● **Work task 1**: In the amdgpu VM faults patch discussion, what does Christian König say should not happen when new page tables are allocated under memory pressure?
● **Work task 2**: Please resume the amdgpu VM faults patch discussion from the point where it stops.

[PATCH] drm/amdgpu: fix potential VM faults

Thu Sep 19 14:29:44 UTC 2019

I'm not disagreeing with the change. Just trying to understand how this 
could have caused a VM fault. If the page tables are reserved or fenced 
while you allocate a new one, they would not be evicted. If they are not 
reserved or fenced, there should be no expectation that they stay resident.

Is this related to recoverable page fault handling? Do we need some more 
generic way to handle eviction of page tables and update the parent page 
directory (invalidate the corresponding PDE)?

Regards,
   Felix

On 2019-09-19 4:41, Christian König wrote:
> When we allocate new page tables under memory
> pressure we should not evict old ones.

● **Material provided**:
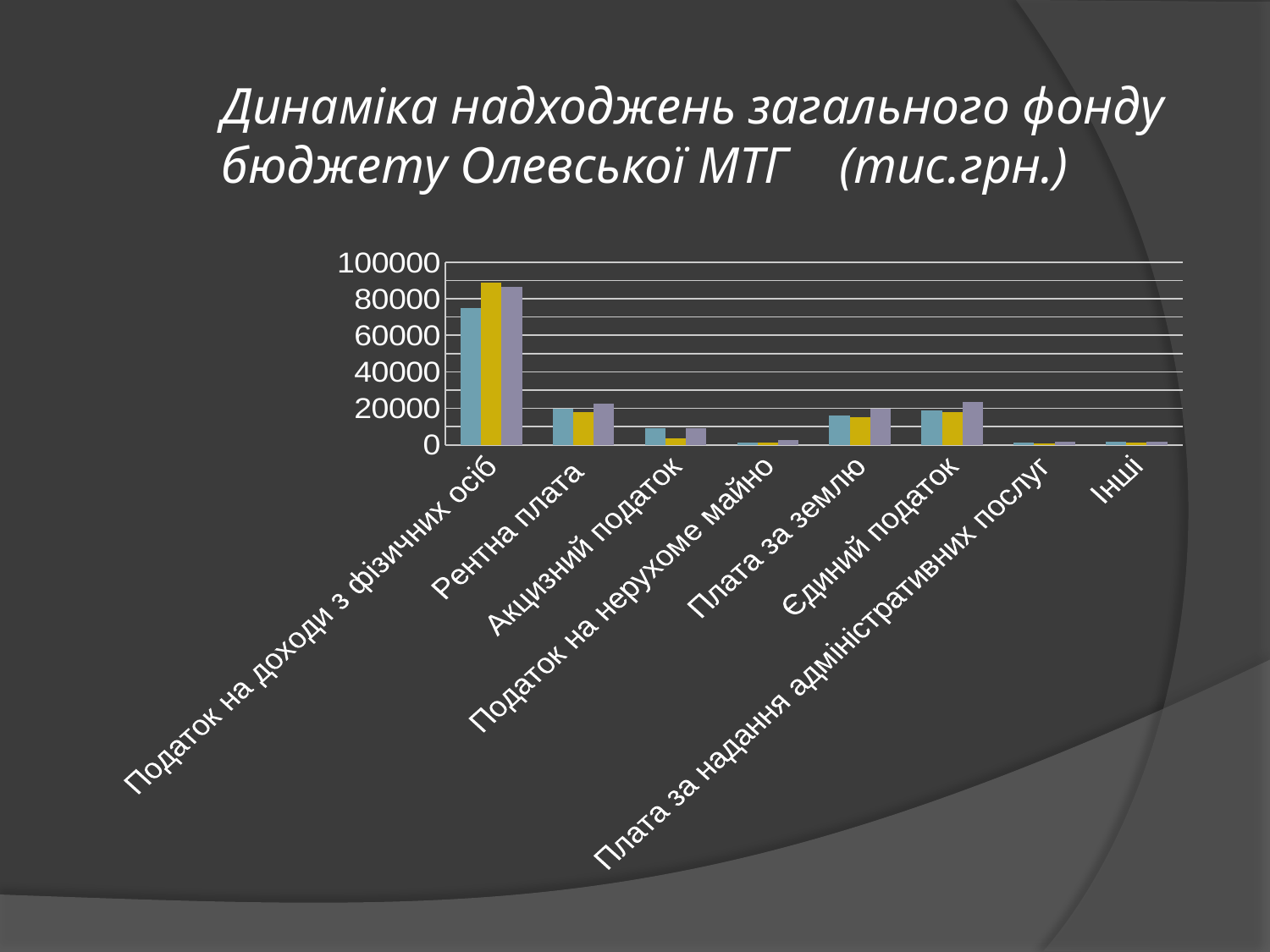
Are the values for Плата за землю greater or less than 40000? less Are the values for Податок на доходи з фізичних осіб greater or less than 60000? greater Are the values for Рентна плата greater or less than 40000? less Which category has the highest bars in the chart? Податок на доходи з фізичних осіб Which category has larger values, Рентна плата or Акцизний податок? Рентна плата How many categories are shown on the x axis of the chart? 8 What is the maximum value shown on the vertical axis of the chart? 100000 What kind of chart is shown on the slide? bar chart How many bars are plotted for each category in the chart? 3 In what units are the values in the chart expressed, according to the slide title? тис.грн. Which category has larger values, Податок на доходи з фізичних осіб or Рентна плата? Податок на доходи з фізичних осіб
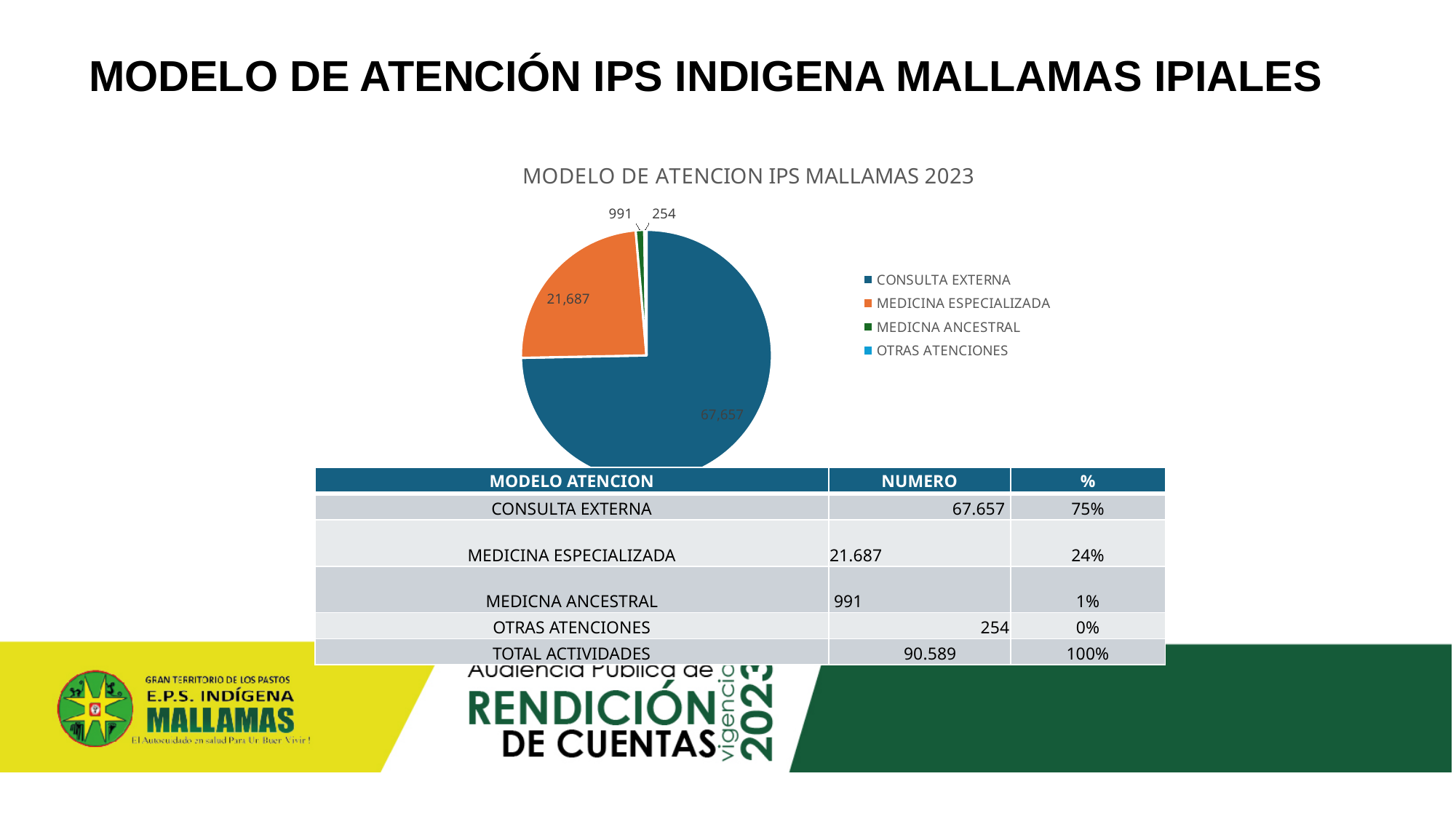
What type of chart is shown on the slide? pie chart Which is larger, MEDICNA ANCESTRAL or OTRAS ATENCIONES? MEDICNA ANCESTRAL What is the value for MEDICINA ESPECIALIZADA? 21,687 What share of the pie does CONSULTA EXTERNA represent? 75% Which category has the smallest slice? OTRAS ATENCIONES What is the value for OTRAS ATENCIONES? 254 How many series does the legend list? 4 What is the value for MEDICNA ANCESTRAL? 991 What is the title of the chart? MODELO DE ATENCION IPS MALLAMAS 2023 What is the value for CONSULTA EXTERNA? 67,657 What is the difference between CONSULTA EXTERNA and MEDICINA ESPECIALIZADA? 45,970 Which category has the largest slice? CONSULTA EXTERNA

● **Answer area 1**: Old page tables should not be evicted.

● **Answer area 2**:
>
> Signed-off-by: Christian König <christian.koenig at amd.com>
> ---
>   drivers/gpu/drm/amd/amdgpu/amdgpu_object.c | 3 ++-
>   1 file changed, 2 insertions(+), 1 deletion(-)
>
> diff --git a/drivers/gpu/drm/amd/amdgpu/amdgpu_object.c b/drivers/gpu/drm/amd/amdgpu/amdgpu_object.c
> index 70d45d48907a..8e44ecaada35 100644
> --- a/drivers/gpu/drm/amd/amdgpu/amdgpu_object.c
> +++ b/drivers/gpu/drm/amd/amdgpu/amdgpu_object.c
> @@ -514,7 +514,8 @@ static int amdgpu_bo_do_create(struct amdgpu_device *adev,
>   		.interruptible = (bp->type != ttm_bo_type_kernel),
>   		.no_wait_gpu = bp->no_wait_gpu,
>   		.resv = bp->resv,
> -		.flags = TTM_OPT_FLAG_ALLOW_RES_EVICT
> +		.flags = bp->type != ttm_bo_type_kernel ?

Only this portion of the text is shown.